A tática da PM
27 de fevereiro de 2014 | 2h 10
O Estado de S.Paulo
O sucesso da tática utilizada pela Polícia Militar (PM)
de São Paulo para coibir a violência nas manifestações de protesto do
último fim de semana, na capital, isolando os manifestantes mais
violentos e detendo cerca de 260 pessoas, levou o ministro da Justiça,
José Eduardo Cardozo, a propor que os governos estaduais avaliem a
possibilidade de adotá-la. A ideia é discutir essa tática já na próxima
reunião do Colégio Nacional de Secretários de Segurança Pública, que vem
estudando medidas preventivas contra arruaças, depredações e atos de
vandalismo durante a Copa do Mundo.
Surpreendidos com os cordões de isolamento formados por policiais
militares portando algemas e cassetetes e treinados em artes marciais,
porta-vozes de coletivos e de movimentos sociais acusaram a PM de
impedir os direitos de reunião e de livre manifestação de pensamento
assegurados pela Constituição. Membros do grupo Advogados Ativistas, que
assessoram os manifestantes, acusaram a PM de ter exorbitado de suas
prerrogativas, cometendo "abuso de autoridade". Esses advogados também
disseram que a formação dos cordões de isolamento seria ilegal, pois
impede os manifestantes de atender às necessidades fisiológicas básicas,
de sair do local e de se comunicar com os articuladores dos protestos, o
que configuraria privação de liberdade.
Essas críticas não são novas. Desde que a tática do isolamento de
manifestantes violentos - conhecida como kettling, containment ou
corraling - foi adotada pela primeira vez, em 1986, na cidade alemã de
Hamburgo, durante uma manifestação contra o uso de energia nuclear,
grupos de protesto e movimentos sociais questionam sua legalidade.
Na ocasião, cerca de 800 manifestantes violentos ficaram sob tutela,
contidos por um cordão de isolamento durante 13 horas, sem poder comer e
ir ao banheiro. A corte administrativa hamburguesa acolheu os recursos
impetrados por ONGs e movimentos sociais e o Tribunal de Justiça
regional obrigou o poder público a pagar uma indenização por dano moral a
cada manifestante que foi isolado pela polícia.

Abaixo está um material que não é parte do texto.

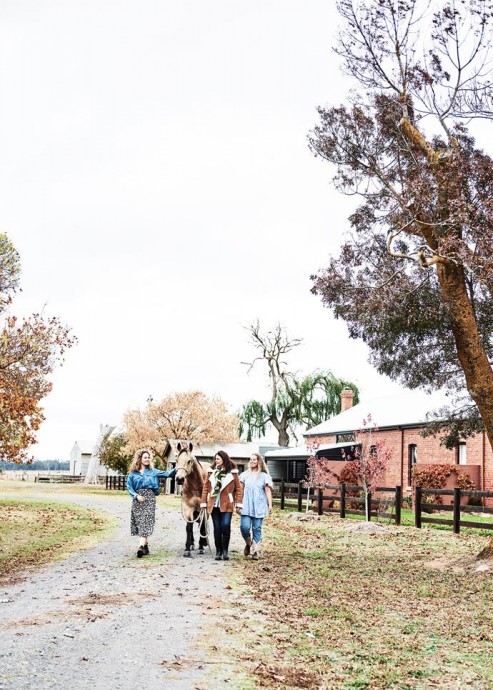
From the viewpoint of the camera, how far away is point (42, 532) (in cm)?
2072

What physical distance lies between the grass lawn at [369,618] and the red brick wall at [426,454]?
1522 centimetres

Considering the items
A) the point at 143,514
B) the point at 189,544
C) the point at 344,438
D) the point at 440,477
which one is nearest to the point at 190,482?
the point at 143,514

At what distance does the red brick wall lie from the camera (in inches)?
1232

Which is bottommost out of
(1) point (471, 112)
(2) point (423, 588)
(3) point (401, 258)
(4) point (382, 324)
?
(2) point (423, 588)

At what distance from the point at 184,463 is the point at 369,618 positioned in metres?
5.70

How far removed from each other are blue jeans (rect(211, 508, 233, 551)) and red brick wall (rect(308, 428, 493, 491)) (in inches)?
702

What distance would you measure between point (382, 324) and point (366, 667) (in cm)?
845

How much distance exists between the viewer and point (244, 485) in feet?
46.1

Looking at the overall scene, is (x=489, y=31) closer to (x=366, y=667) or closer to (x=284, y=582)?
(x=284, y=582)

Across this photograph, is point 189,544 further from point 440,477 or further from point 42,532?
point 440,477

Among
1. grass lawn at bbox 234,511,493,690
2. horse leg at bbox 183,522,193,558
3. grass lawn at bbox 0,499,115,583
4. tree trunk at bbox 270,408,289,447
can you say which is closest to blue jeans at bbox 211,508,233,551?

A discussão jurídica continuou nos anos seguintes, até que, em 2012, a
Corte Europeia de Direitos Humanos, julgando um caso ocorrido na
Inglaterra, considerou legal a contenção de manifestantes violentos por
cordões de isolamento. A Corte entendeu que a tática de isolamento não
configura privação de liberdade nem constitui uma violação da Convenção
Europeia de Direitos Humanos.
Também afirmou que, quando cerca de 1.500
manifestantes ficaram isolados por mais de cinco horas, essa tática foi a
única saída viável encontrada pela polícia londrina para garantir a
segurança pública e impedir que as autoridades perdessem o controle da
situação. Alegou ainda que essa tática garantiu a integridade física de
manifestantes pacíficos. Por fim, a Corte Europeia de Direitos Humanos
argumentou que, entre preservar o interesse público e privar
desordeiros, arruaceiros e manifestantes violentos de suas necessidades
básicas, deve prevalecer o interesse da maioria.
Na última década, a tática do kettling já foi adotada pelas polícias
de países com regime democrático consolidado, como Canadá, Dinamarca,
Finlândia, França, Alemanha, Espanha, Inglaterra e Estados Unidos. Na
maioria das vezes, essa tática foi utilizada para impedir que protestos
liderados por grupos violentos impedissem a realização de reuniões de
organismos multilaterais, como Banco Mundial, Fundo Monetário
Internacional, Organização Mundial do Comércio e Organização para
Cooperação e Desenvolvimento Econômico. Além de garantir a incolumidade
física e patrimonial das pessoas, os cordões de isolamento da polícia
ajudaram a desarticular a organização dos movimentos de protesto.
Evidentemente, a tática do kettling, containment ou corraling pode
resultar em abuso de poder. Mas, posta em prática sem excessos e com
regras claras, ela pode ser decisiva para evitar que movimentos
legítimos de protesto se convertam em vandalismo.